Disinformation is also false information, but it is deliberately designed to harm a person, social group, organization, or country, or just to have fun.
When people spread misinformation, they often believe in what they are spreading. Disinformation, on the contrary, is created and spread in order to intentionally mislead others. Disinformation can often become misinformation, it all depends on who shares it and why. For example, if a politician strategically spreads false information in the form of articles, photos, memes, etc., it is disinformation. When a person seeing this disinformation believes it and shares it without realizing it is false, it become misinformation.
A lot of disinformation is based on half-truth, where lies are mixed with part of some truthful information. This is done to give greater credibility to the false information
. Such disinformation reports often cite "witnesses" or "research" that may be entirely faked. Disinformation is sometimes carefully crafted by specialists or political technologists to persuade public opinion in favor of a cause or simply to
sow doubt or controversy.
This last point is very important. Some people create disinformation simply to make an explanation or piece of information seem controversial when it really isn't. For example, the shooting down of Malaysia Airlines flight MH17. Russian media presented a lot of false hypotheses to explain the disaster: it was caused a Ukrainian Buk missile or a Ukrainian fighter jet, Ukrainians thought MH17 was Putin's personal plane and tried to assassinate him, it was a radio-controlled plane with passengers who were already dead, it was caused by local separatists using anti-aircraft missiles. The point is not necessarily to make someone believe any one of these contradictory, alternate versions, but to make someone think "well there are so many ideas that I don't really know what happened" rather than believe the mountains of evidence that point to the real version, that a Russian missile fired by the Russian military shot down the plane.

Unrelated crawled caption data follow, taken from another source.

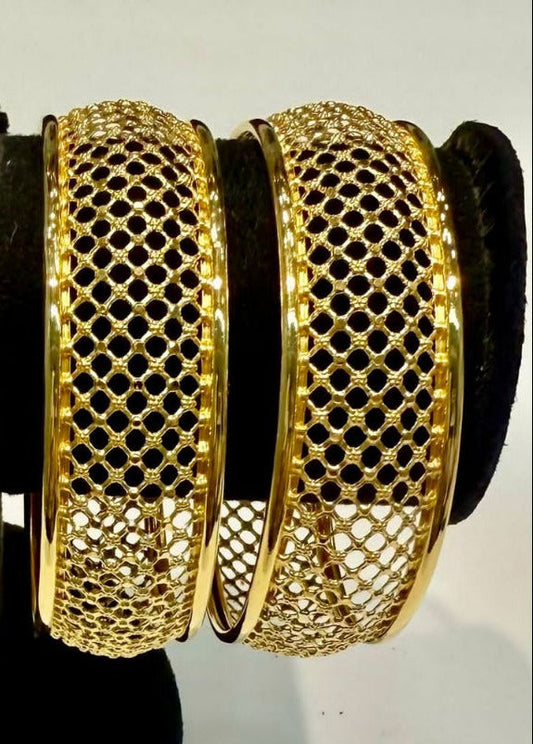 25gms Half round Bangles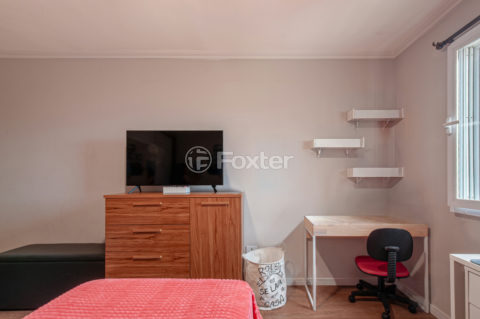 Image 34 - 1033467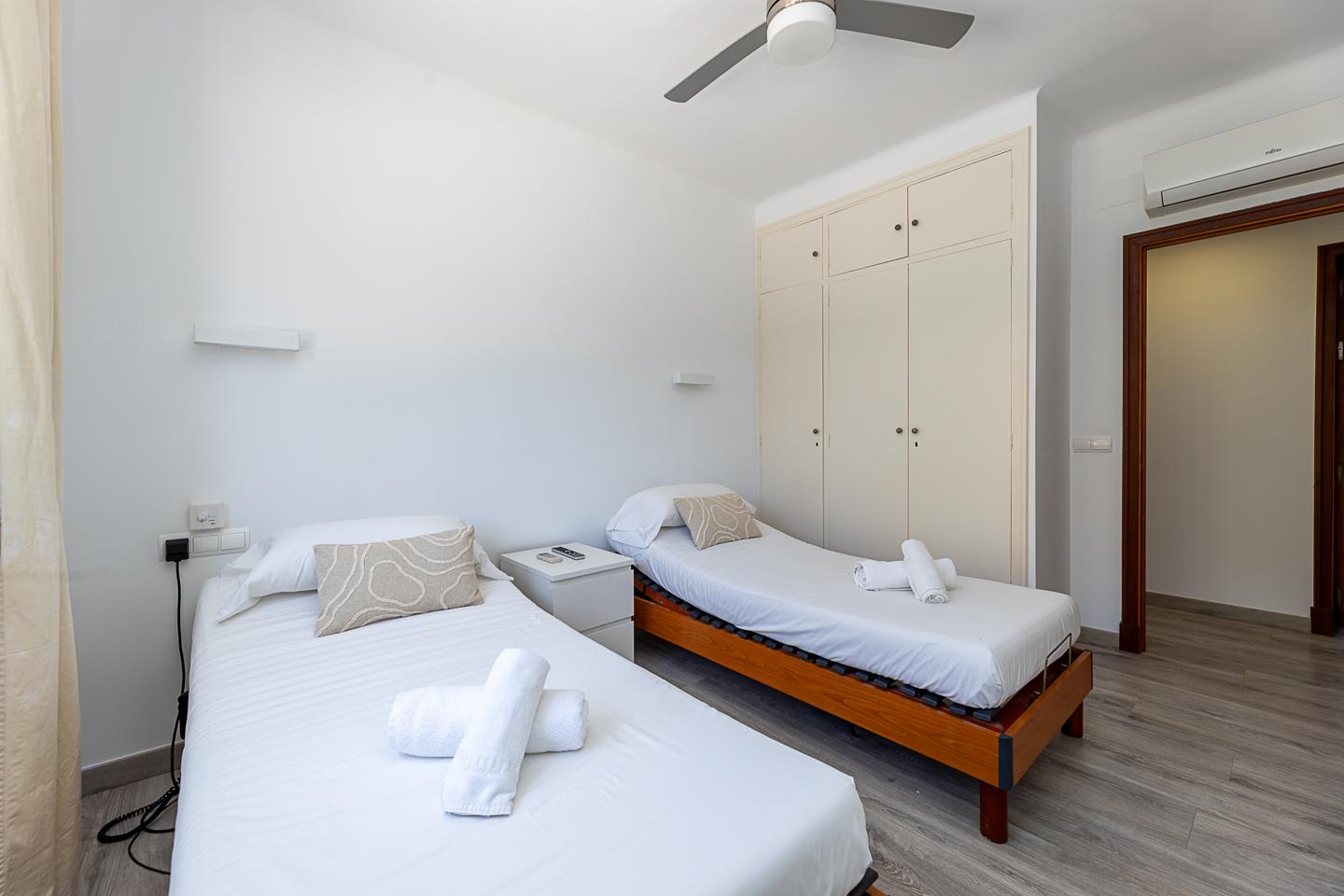 Exclusiva villa con Licencia Vacacional en la Zona de El Arenal, Palma — Palma — Foto 23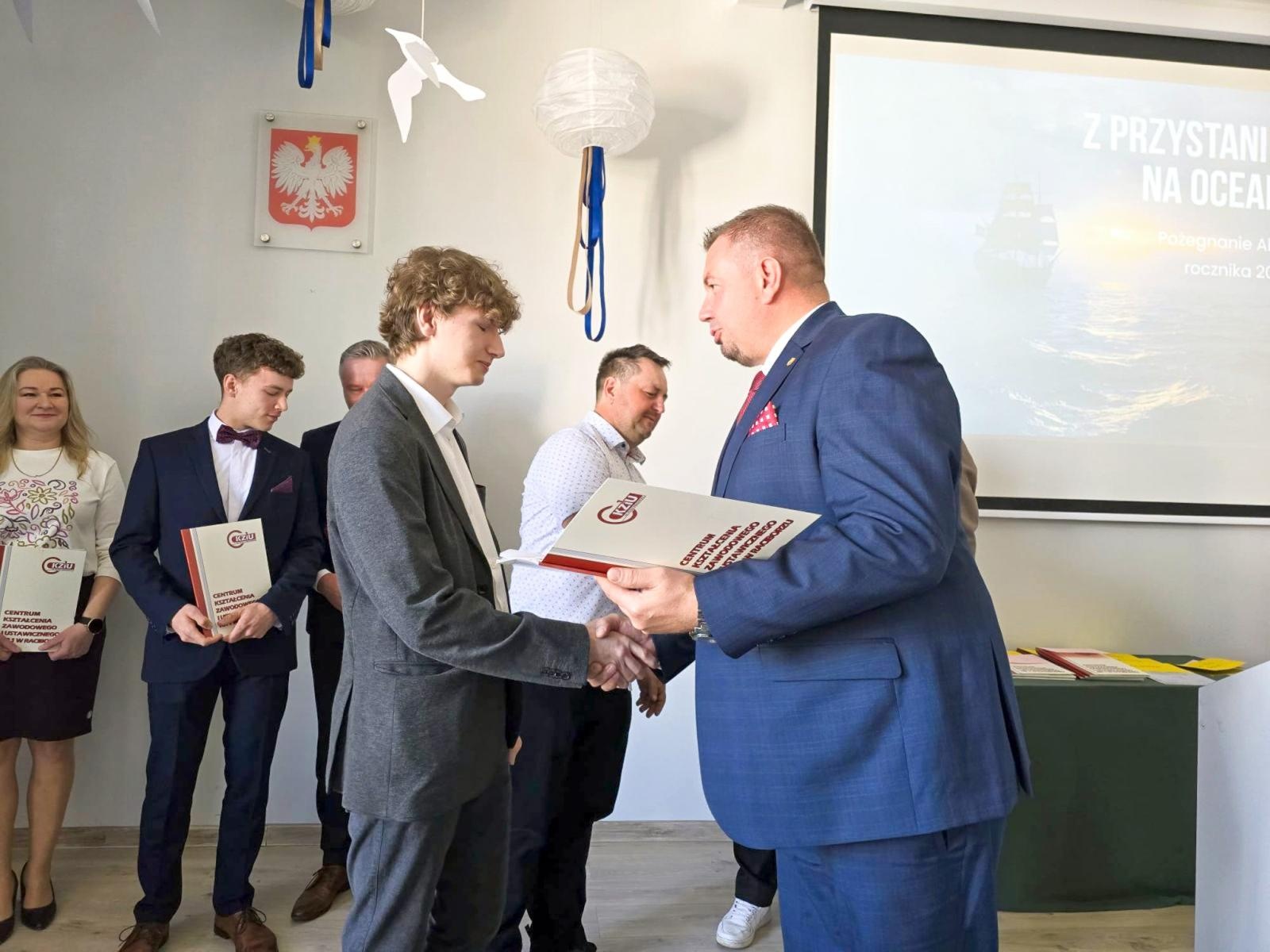 Zdjęcie w galerii na portalu naszraciborz.pl: Z przystani CKZiU nr 1 na ocean życia. Budowlanka i Gastronomik żegnają absolwentów wiadomości z regionu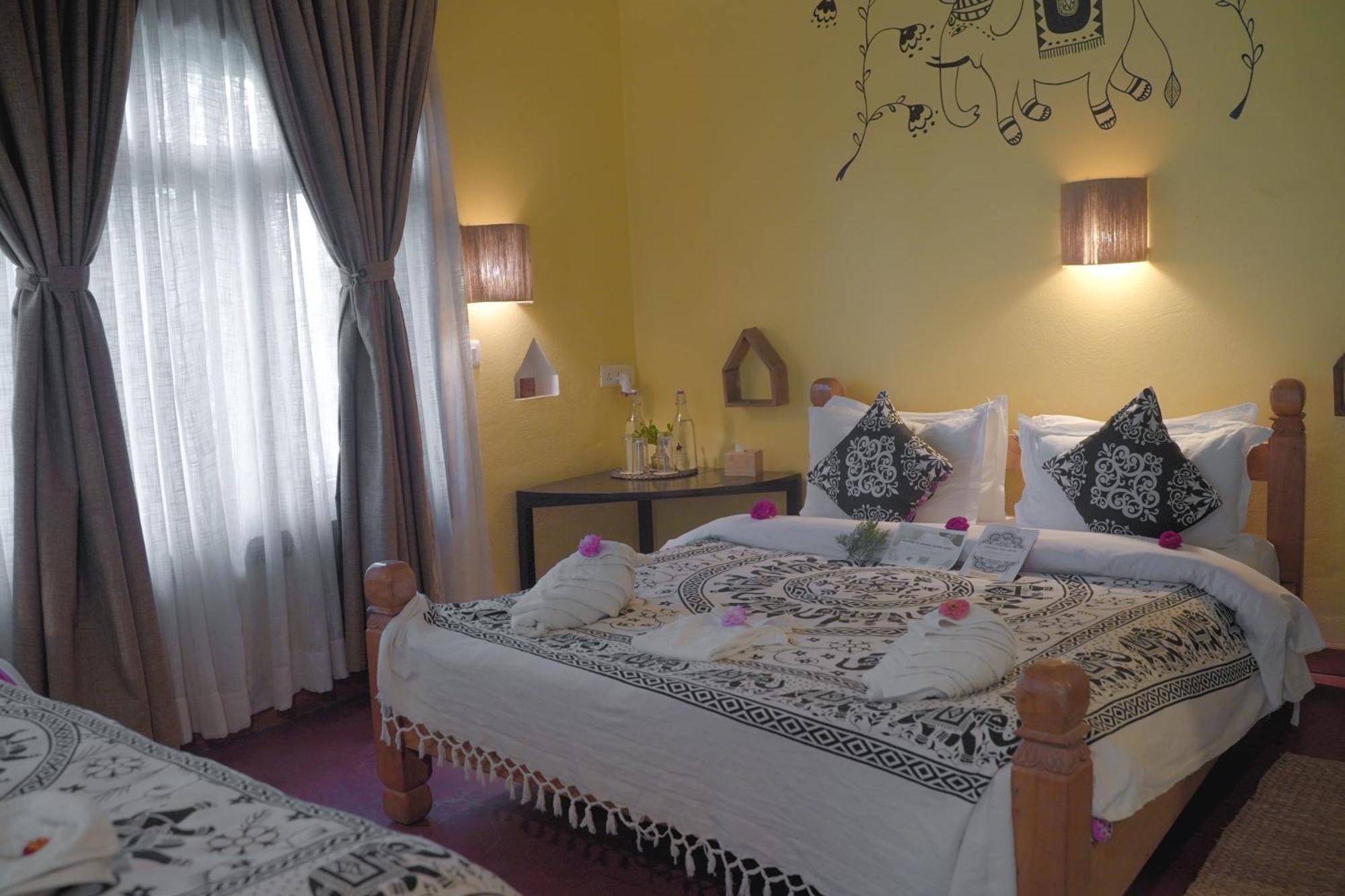 Sapana Village Lodge Саураха Экстерьер фото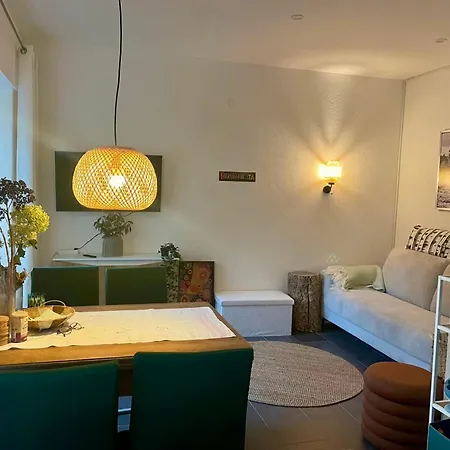 The Door - 40 Qm Hinterhaus Mit Terrasse Fuer 4-5 *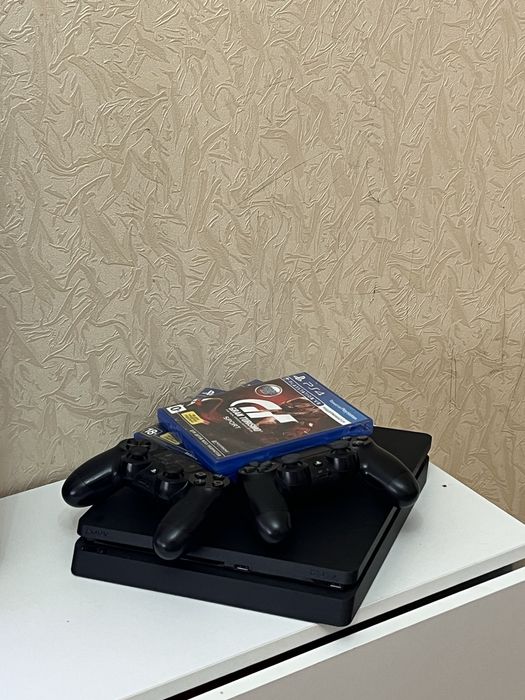 Продам плейстейшен 4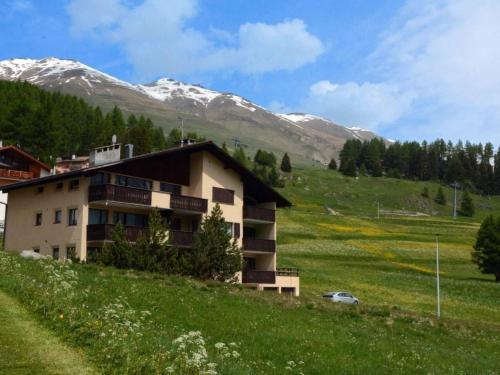 Apartment Chesa Brünella- Wohnung Belvair by Interhome in Zuoz, Schweiz
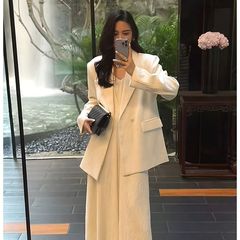 【現品】大きいサイズの婦人服スーツの微太ったmmのストラップの長いスカートのスーツのコートの春と秋が見えて痩せています。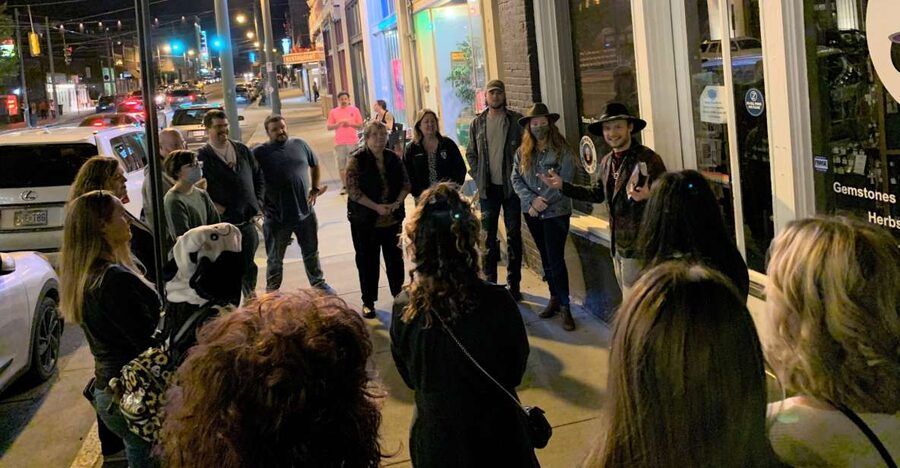 Memphis: Haunted Memphis Bus Tour - Why the Ghost Bus works well in Memphis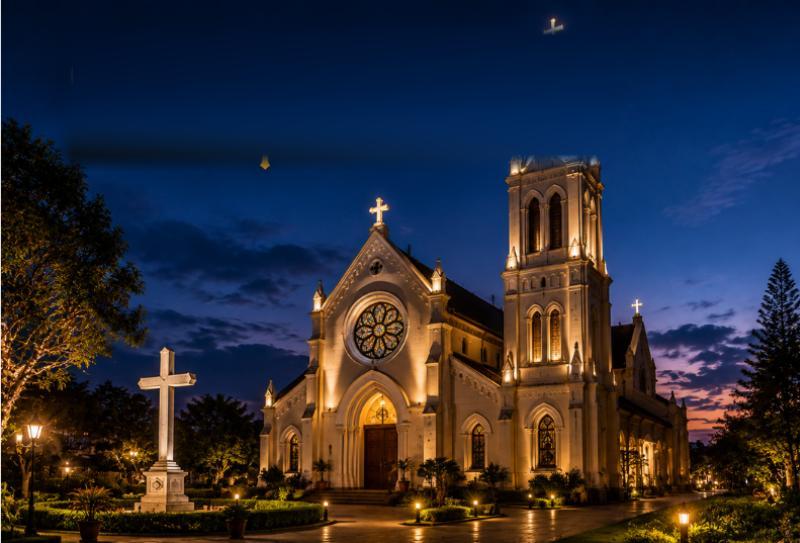 Church Of Our Lady Of Vailankanni - Picnic Garden, Kolkata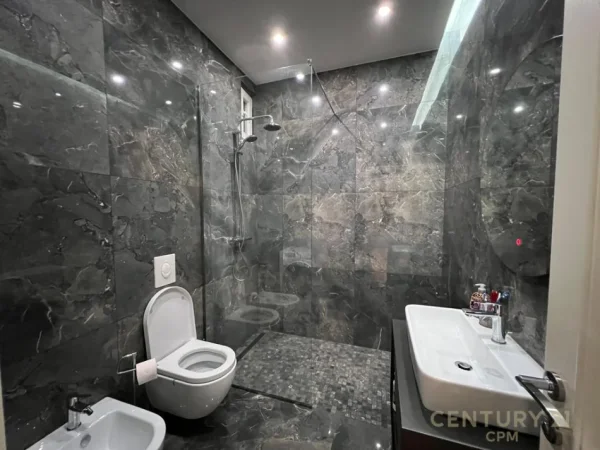 Tirane, jepet me qera apartament 1+1 Kati 1, 70 m² 700 € (Kopshti Botanik smart143624)
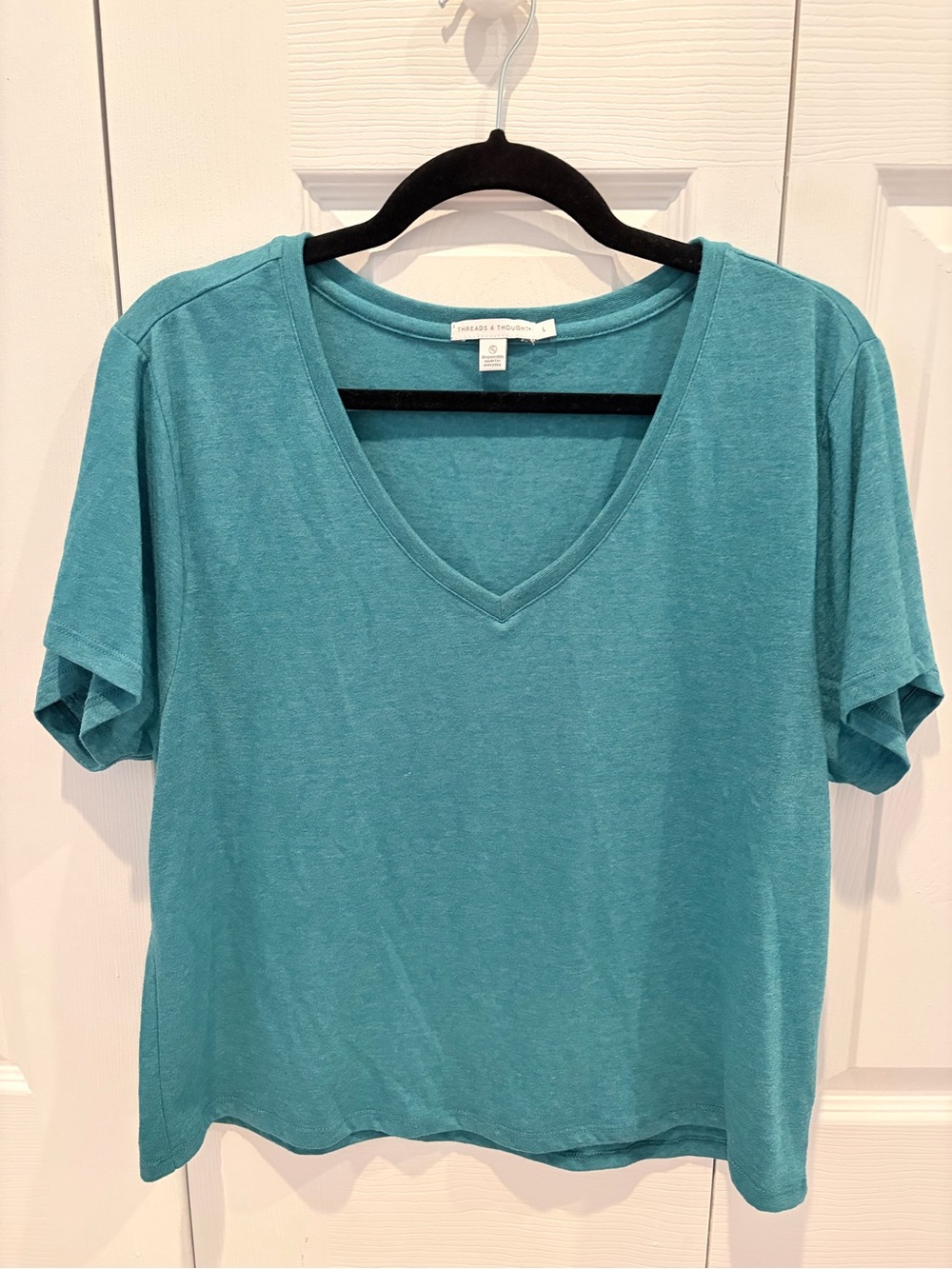 Threads 4 Thought Teal V-Neck Short Sleeve Tee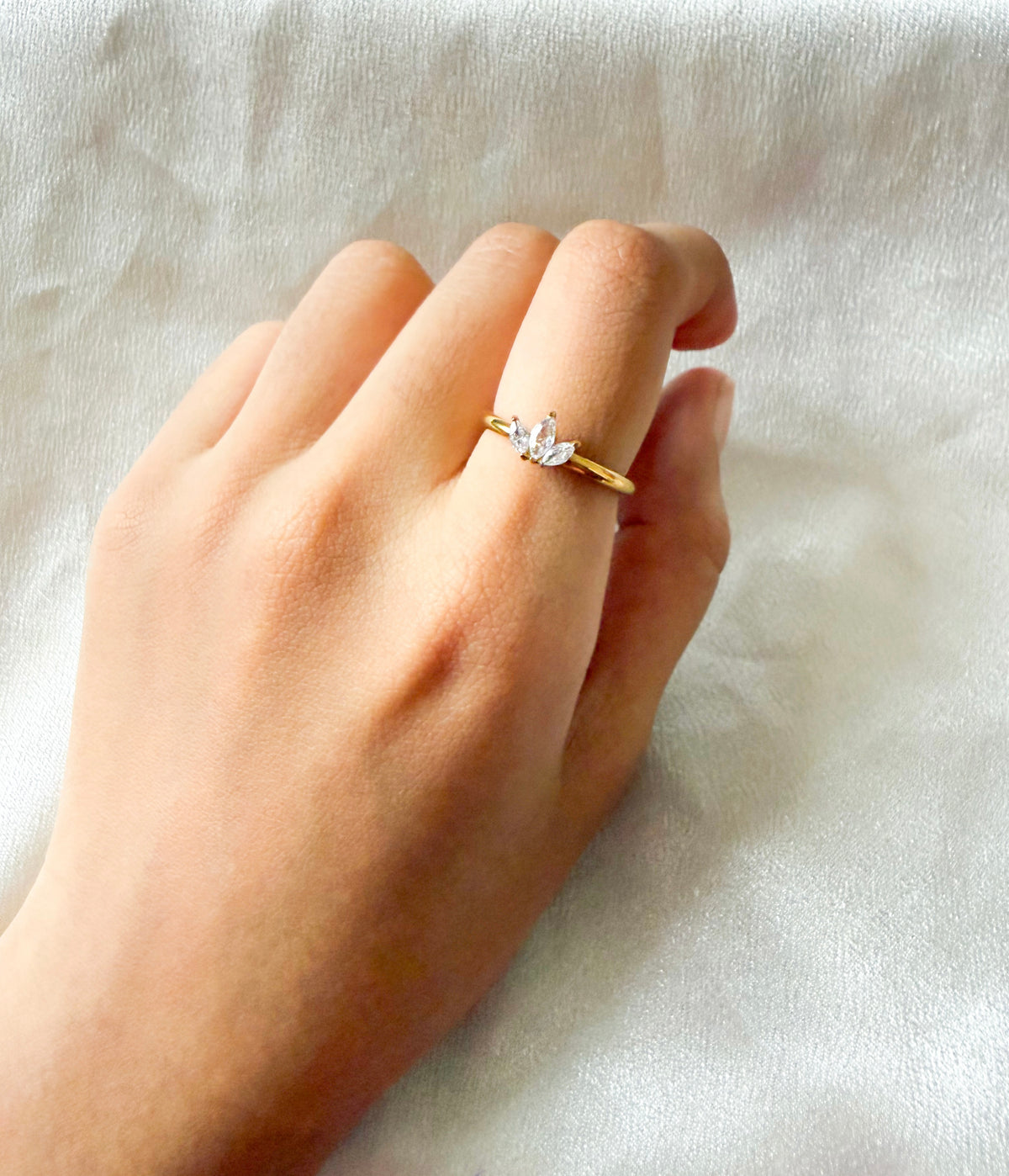 Queen adjustable ring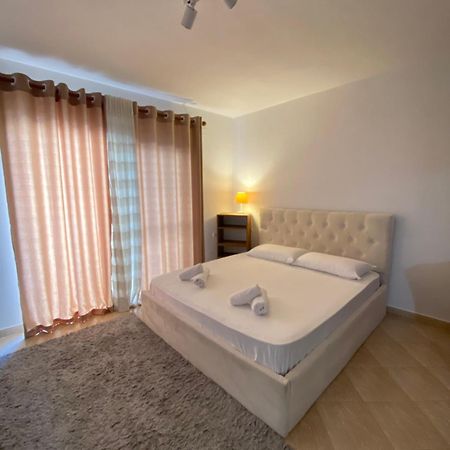 Myslym Shyri Studio 2 Tirana Bagian luar foto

Malinformation is information that is generally true but used to cause damage to a person, organization, or country. It can take the form of leaked personal information, intimate photos, or other compromising content (whether real or fake). Its main purpose is to destroy the reputation of individuals or organizations.
For example, a story about
Prince Harry wearing a Nazi uniform or the leak of
Emmanuel Macron's personal correspondence happened shortly before election day in France. A few hours after the Macron leaks, a day of silence began, i.e. a ban on election campaigning. Most journalists understood their ethical responsibility and treated the correspondence with caution, but bots, political opponents, and the official Twitter page of WikiLeaks started spreading the information through social media.
Many types of information are designed to catch our attention, often by playing on our emotional responses.
In fact, we ourselves are important elements in this system, as we are used to spreading content even further through social media and word of mouth.
Every time we passively accept and share information without verifying it, we add noise and confusion to an already complex media landscape. In that way, we have the same responsibility to verify the reliability of the information we share with our own networks as do the content creators themselves.